[Spatial questions tied to pictures]
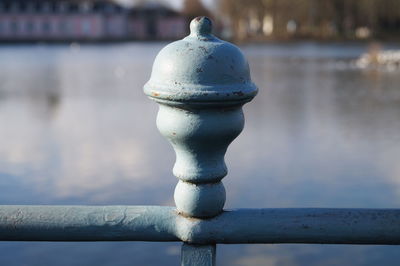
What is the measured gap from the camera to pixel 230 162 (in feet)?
26.1

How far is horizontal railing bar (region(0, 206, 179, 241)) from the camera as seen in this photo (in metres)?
1.68

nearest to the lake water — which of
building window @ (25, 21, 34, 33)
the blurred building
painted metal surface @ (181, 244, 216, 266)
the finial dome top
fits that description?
painted metal surface @ (181, 244, 216, 266)

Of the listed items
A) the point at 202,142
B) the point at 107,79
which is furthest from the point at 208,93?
the point at 107,79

- Stated task -
Give back, unchanged, every line from the one with "How far is horizontal" to the end of the entries above.

- Full answer -
How far is horizontal railing bar (region(0, 206, 179, 241)) from the camera as seen in this photo (in metres)?
1.68

nearest to the lake water — which of
building window @ (25, 21, 34, 33)
the blurred building
painted metal surface @ (181, 244, 216, 266)
the finial dome top
fits that description?
painted metal surface @ (181, 244, 216, 266)

Of the listed items
A) the point at 202,142
B) the point at 107,79
which is furthest from the point at 208,93?
the point at 107,79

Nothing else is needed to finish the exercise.